To improve your chances:

  • Check purebred photos and learn the look of a Beagle-–at a variety of ages. Check purebred sites of breeders and the breed club to learn what purebred Beagles look like as puppies, juveniles and adults.
  • Look for a tail that stands straight up from the body–a sure sign of a Beagle! Purebred beagles will have a white tail or a white tip on the tail (left over from the days when the hunter needed to see the Beagle in the grass.)
  • Look for white paws.
  • Look for a white streak on the head.

To locate a Beagle at a shelter, call your local shelter or start your search online. Petfinder’s Beagle page will list the total number of adoptable dogs currently in the database. (Don’t forget, however, that an increasing number of shelters are identifying dogs as “mixed breed” so there will be others not linked on these pages.) Click on the link of adoptable dogs in the top left corner; you can then enter your zip code to see adoptables near you. The listings will include both rescues and shelters.

As with adopting from a breed rescue, you’ll find that dogs have become homeless for a huge variety of reasons, often having nothing to do with the behavior of the dog but with changes to the owner’s living situation or lack of time to train and acclimate the dog properly.

The Pros of Adopting a Beagle from a Shelter

  • You are saving a life, not only of the dog you adopt but of the next dog who will be rescued due to the kennel that is now clear.
  • Your new dog will have received a long list of veterinary services.
  • You will have the love of a dog whose price was far less than that of a dog from a Beagle breeder.
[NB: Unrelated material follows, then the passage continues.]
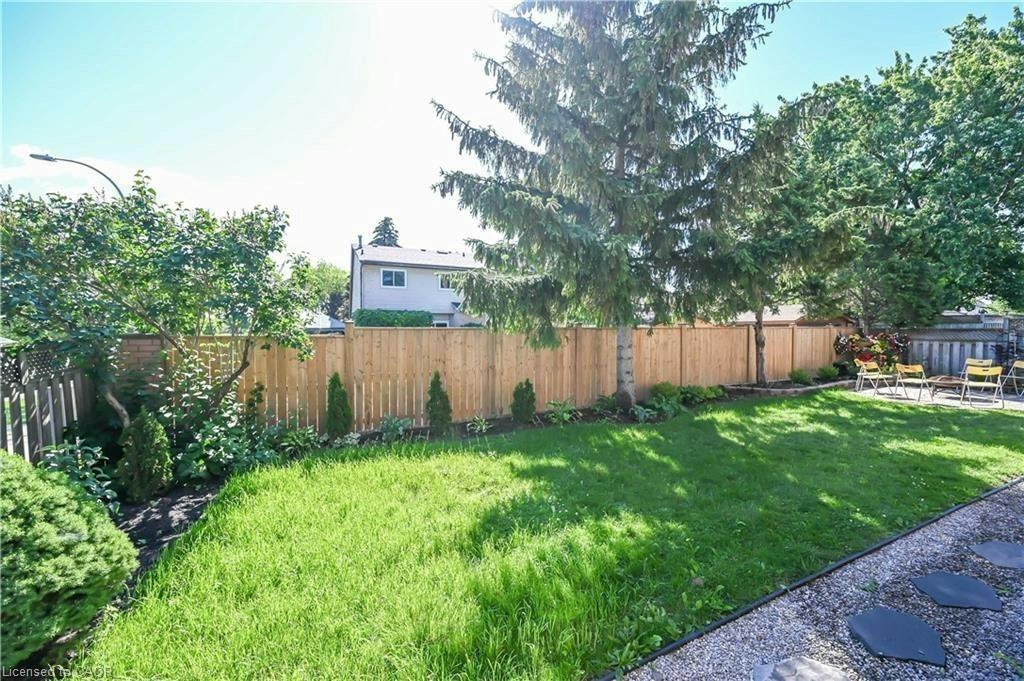 Lower-296 Winterberry Drive, Hamilton, ON, L8J 2N5 - 29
The Cons of Adopting a Beagle from a Shelter

  • Your dog may or may not be a purebred or a Beagle mix. It’s fairly easy to mix up Beagle mixes with some other hound mixes.
  • You most likely won’t know if the dog’s parents had the health screenings we discussed above.
  • You may not know the history of the dog.

FAQ

Are Lemon Beagles More Expensive?

Lemon Beagles–Beagles with a blonde or “lemon” tinted fur–are rarer than other color combinations so are often more expensive when purchased through a breeder. Some people mistakenly believe that lemon beagles have different temperaments or personalities than other types of beagles—which simply isn’t true! All beagles have similar temperaments regardless of coat color.

Are Red and White Beagles More Expensive?
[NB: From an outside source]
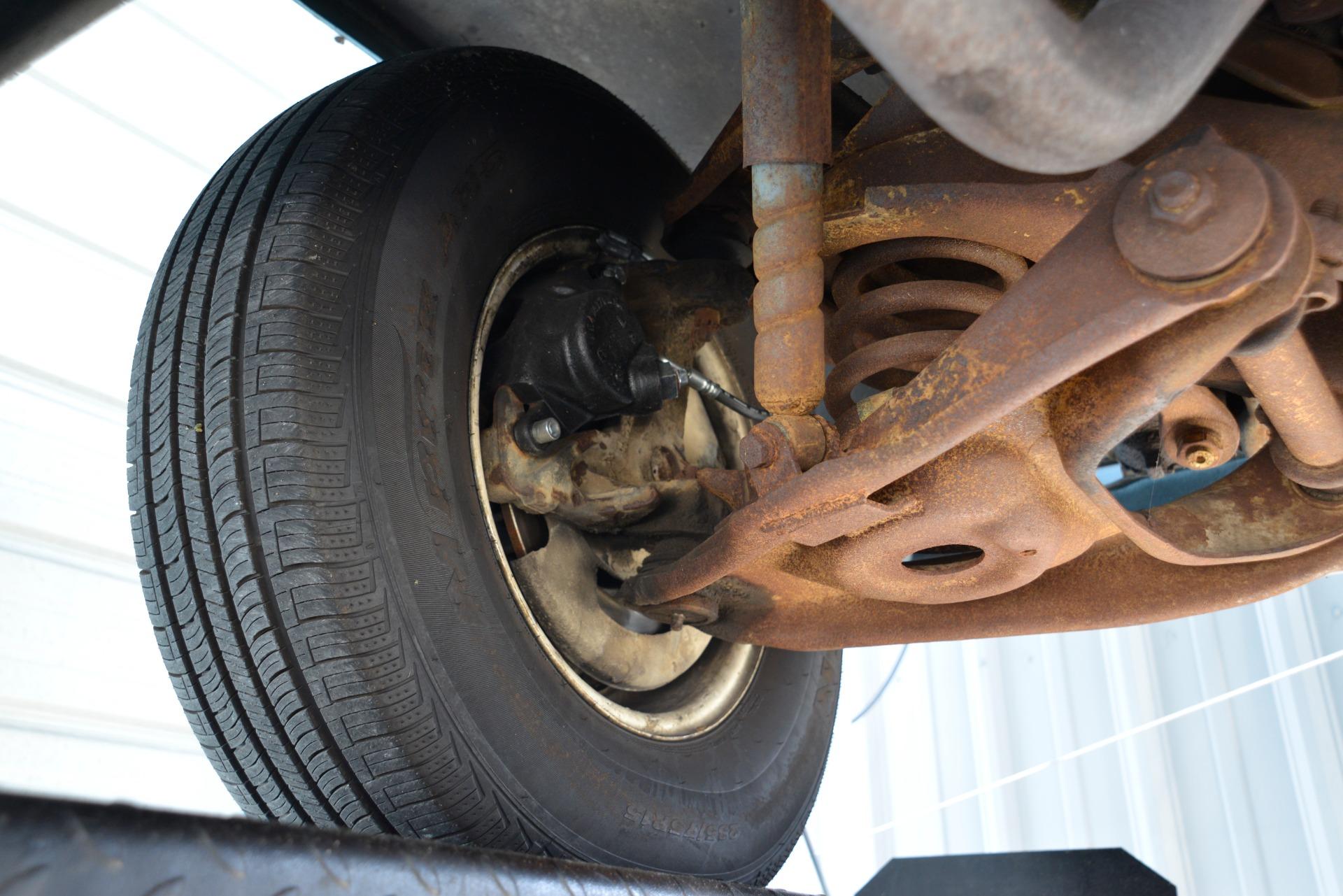 1976 Chevrolet C10 - $15,976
Like lemon-colored beagles, red and white beagles are not as common as the typical tricolor Beagle–so some breeders may charge higher prices due to the rarity of this particular coat color combination. Again, though, all types of coat coloring in beagles will share similar temperament traits like loyalty and playfulness.
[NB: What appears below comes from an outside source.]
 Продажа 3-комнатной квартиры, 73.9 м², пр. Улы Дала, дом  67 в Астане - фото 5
What’s the Price of a Beagle Mix?

In general, a purposeful Beagle mix or crossbreed with another purebred dog is lower priced than a purebred Beagle–but that can vary with the mix and the current popularity of that mix. There are many purposeful mixes such as the Puggle (a Pug-Beagle mix), which is usually priced starting at about $800-1000. The Cheagle (a Chihuahua-Beagle mix) starts at about $600.

Don’t forget, however, that there are many non-purposeful Beagle mixes at shelters and they’re equally cute!